WHAT TO DO
Reproduce the material in full, unchanged.

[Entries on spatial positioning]
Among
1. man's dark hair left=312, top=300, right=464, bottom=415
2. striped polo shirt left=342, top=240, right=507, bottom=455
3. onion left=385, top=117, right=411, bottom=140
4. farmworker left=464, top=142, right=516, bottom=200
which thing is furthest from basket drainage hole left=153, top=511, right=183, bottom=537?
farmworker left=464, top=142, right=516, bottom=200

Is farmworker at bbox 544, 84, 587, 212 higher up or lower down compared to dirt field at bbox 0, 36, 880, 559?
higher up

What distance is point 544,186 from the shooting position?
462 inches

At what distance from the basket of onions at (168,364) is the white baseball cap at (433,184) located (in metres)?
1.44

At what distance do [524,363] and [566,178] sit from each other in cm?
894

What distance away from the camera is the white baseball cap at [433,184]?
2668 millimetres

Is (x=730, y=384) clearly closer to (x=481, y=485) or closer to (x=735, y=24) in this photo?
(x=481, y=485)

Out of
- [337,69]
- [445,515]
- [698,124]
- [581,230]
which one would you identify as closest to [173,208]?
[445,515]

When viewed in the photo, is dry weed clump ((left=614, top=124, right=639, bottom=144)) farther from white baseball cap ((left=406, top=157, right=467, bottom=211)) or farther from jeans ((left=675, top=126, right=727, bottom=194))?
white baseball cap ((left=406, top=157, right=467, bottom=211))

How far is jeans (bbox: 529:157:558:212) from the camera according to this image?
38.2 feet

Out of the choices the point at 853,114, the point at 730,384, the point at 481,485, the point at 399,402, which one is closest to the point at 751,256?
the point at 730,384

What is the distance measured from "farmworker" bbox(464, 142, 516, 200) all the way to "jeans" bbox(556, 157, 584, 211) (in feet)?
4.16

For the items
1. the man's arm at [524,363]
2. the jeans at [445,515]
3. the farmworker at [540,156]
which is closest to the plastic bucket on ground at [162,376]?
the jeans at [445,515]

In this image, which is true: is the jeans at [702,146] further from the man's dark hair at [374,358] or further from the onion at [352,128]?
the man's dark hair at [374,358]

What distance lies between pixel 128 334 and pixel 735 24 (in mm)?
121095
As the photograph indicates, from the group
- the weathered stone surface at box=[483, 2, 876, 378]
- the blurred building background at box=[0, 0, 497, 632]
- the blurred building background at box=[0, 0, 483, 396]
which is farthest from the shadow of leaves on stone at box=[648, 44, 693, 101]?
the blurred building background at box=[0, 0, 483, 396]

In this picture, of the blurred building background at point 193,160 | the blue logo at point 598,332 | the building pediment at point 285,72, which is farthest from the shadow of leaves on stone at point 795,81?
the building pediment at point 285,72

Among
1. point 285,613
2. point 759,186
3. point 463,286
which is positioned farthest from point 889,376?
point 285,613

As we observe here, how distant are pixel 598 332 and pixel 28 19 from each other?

REPLY
Among
1. man's dark hair left=312, top=300, right=464, bottom=415
2. striped polo shirt left=342, top=240, right=507, bottom=455
3. onion left=385, top=117, right=411, bottom=140
4. farmworker left=464, top=142, right=516, bottom=200
which thing is furthest from basket drainage hole left=153, top=511, right=183, bottom=537?
farmworker left=464, top=142, right=516, bottom=200

Is farmworker at bbox 544, 84, 587, 212 higher up or lower down compared to dirt field at bbox 0, 36, 880, 559?
higher up

What distance is point 544,186 from the shooting position?
462 inches

At what distance from the basket of onions at (168,364) is the white baseball cap at (433,184) located (in metres)?
1.44

At what distance do [524,363] and [566,178] sit from each other in cm?
894

What distance away from the camera is the white baseball cap at [433,184]?
2668 millimetres

Is (x=730, y=384) clearly closer to (x=481, y=485) or closer to (x=735, y=24) in this photo?
(x=481, y=485)

Out of
- [337,69]
- [445,515]
- [698,124]
- [581,230]
which one would you identify as closest to [173,208]?
[445,515]

When viewed in the photo, is dry weed clump ((left=614, top=124, right=639, bottom=144)) farther from white baseball cap ((left=406, top=157, right=467, bottom=211)) or farther from jeans ((left=675, top=126, right=727, bottom=194))?
white baseball cap ((left=406, top=157, right=467, bottom=211))

How far is jeans (bbox: 529:157:558:212) from the camera according to this image?
38.2 feet

Out of the choices the point at 853,114, the point at 730,384, the point at 481,485, the point at 399,402, which one is closest to the point at 751,256?
the point at 730,384

What is the distance measured from "farmworker" bbox(464, 142, 516, 200) all the way to "jeans" bbox(556, 157, 584, 211) (in feet)?
4.16

For the items
1. the man's arm at [524,363]
2. the jeans at [445,515]
3. the farmworker at [540,156]
which is closest to the plastic bucket on ground at [162,376]?
the jeans at [445,515]

In this image, which is true: is the jeans at [702,146] further from the man's dark hair at [374,358] or further from the onion at [352,128]?
the man's dark hair at [374,358]

What distance lies between pixel 128 334 and pixel 735 24 (in mm)?
121095
As the photograph indicates, from the group
- the weathered stone surface at box=[483, 2, 876, 378]
- the blurred building background at box=[0, 0, 497, 632]
- the blurred building background at box=[0, 0, 483, 396]
which is farthest from the shadow of leaves on stone at box=[648, 44, 693, 101]?
the blurred building background at box=[0, 0, 483, 396]

In this picture, of the blurred building background at point 193,160 | the blue logo at point 598,332 | the building pediment at point 285,72, which is farthest from the shadow of leaves on stone at point 795,81?
the building pediment at point 285,72

Among
1. point 285,613
2. point 759,186
3. point 463,286
which is positioned farthest from point 889,376?
point 285,613

As we observe here, how distant are pixel 598 332 and pixel 28 19 from each other?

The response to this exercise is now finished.